Tasks and exercises:
- A) List each drawing that the garage door patent excerpt describes. Give the figure number and what the figure shows.
- B) Carry the garage door patent excerpt further, picking up right after its last figure description.

Text extract:
○ ○ ○

These and other objects of the present invention, as well as the
advantages thereof over existing prior art forms, which will become
apparent from the description to follow, are accomplished by the
improvements hereinafter described and claimed.
BRIEF DESCRIPTION OF THE DRAWINGS
For a complete understanding of the objects, techniques and
structure of the invention, reference should be made to the
following detailed description and accompanying drawings,
wherein:
FIG. 1 is a fragmentary perspective view depicting a sectional
garage door and showing an operating mechanism embodying the
concepts of the present invention;
FIG. 2 is a schematic diagram of an operator mechanism;
FIG. 3 is a schematic diagram of the operator mechanism in an
alternative embodiment; and
FIG. 4 is a schematic diagram of the operator mechanism in another
alternative embodiment.

○ ○ ○

Data shown:
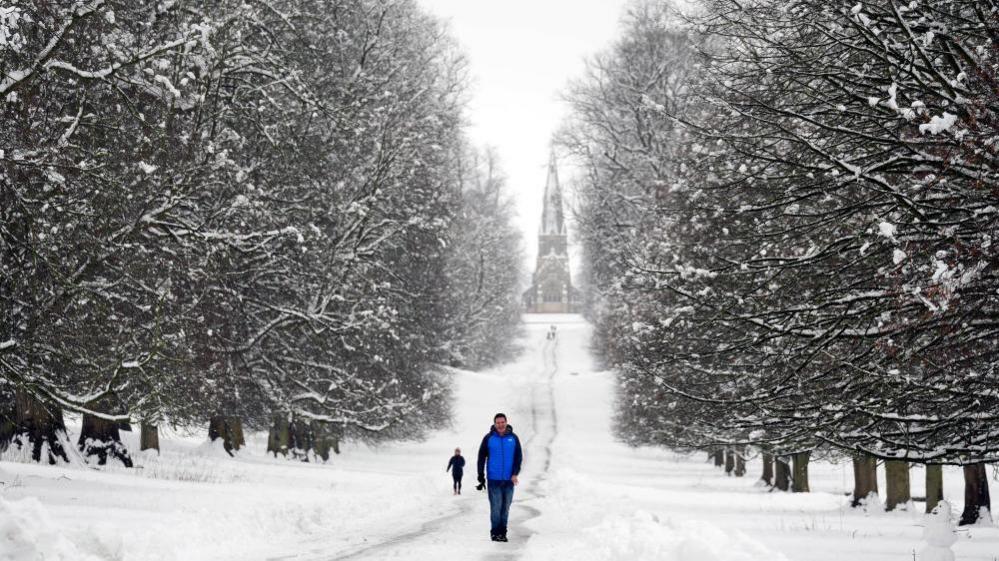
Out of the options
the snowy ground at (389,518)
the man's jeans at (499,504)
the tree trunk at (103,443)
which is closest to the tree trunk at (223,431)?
the snowy ground at (389,518)

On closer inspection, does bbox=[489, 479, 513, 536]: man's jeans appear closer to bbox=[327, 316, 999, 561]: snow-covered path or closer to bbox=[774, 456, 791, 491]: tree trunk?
bbox=[327, 316, 999, 561]: snow-covered path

○ ○ ○

Task-by-task answers:
- A)
FIG. 1: a fragmentary perspective view of a sectional garage door, showing an operating mechanism embodying the concepts of the invention
FIG. 2: a schematic diagram of an operator mechanism
FIG. 3: a schematic diagram of the operator mechanism in an alternative embodiment
FIG. 4: a schematic diagram of the operator mechanism in another alternative embodiment

- B)
BEST MODE FOR CARRYING OUT THE INVENTION
A motorized barrier operator adaptable to different safety
configurations is generally indicated by the numeral 10 in FIG. 1
of the drawings. The system 10 is employed in conjunction with a
conventional sectional garage barrier or door generally indicated
by the numeral 12. The teachings of the present invention are
equally applicable to other types of movable barriers such as
single panel doors, gates, windows, retractable overhangs, and any
device that at least partially encloses an area. The barrier 12 is
most likely an anti-pinch type door. The opening in which the door
is positioned for opening and closing movements relative thereto is
surrounded by a frame, generally indicated by the numeral 14, which
consists of a pair of a vertically spaced jamb members 16 that, as
seen in FIG. 1, are generally parallel and extend vertically
upwardly from the ground (not shown). The jambs 16 are spaced and
joined at their vertically upper extremity by a header 18 to
thereby form a generally u-shaped frame 14 around the opening for
the barrier 12. The frame 14 is normally constructed of lumber or
other structural building materials for the purpose of
reinforcement and to facilitate the attachment of elements
supporting and controlling the barrier 12.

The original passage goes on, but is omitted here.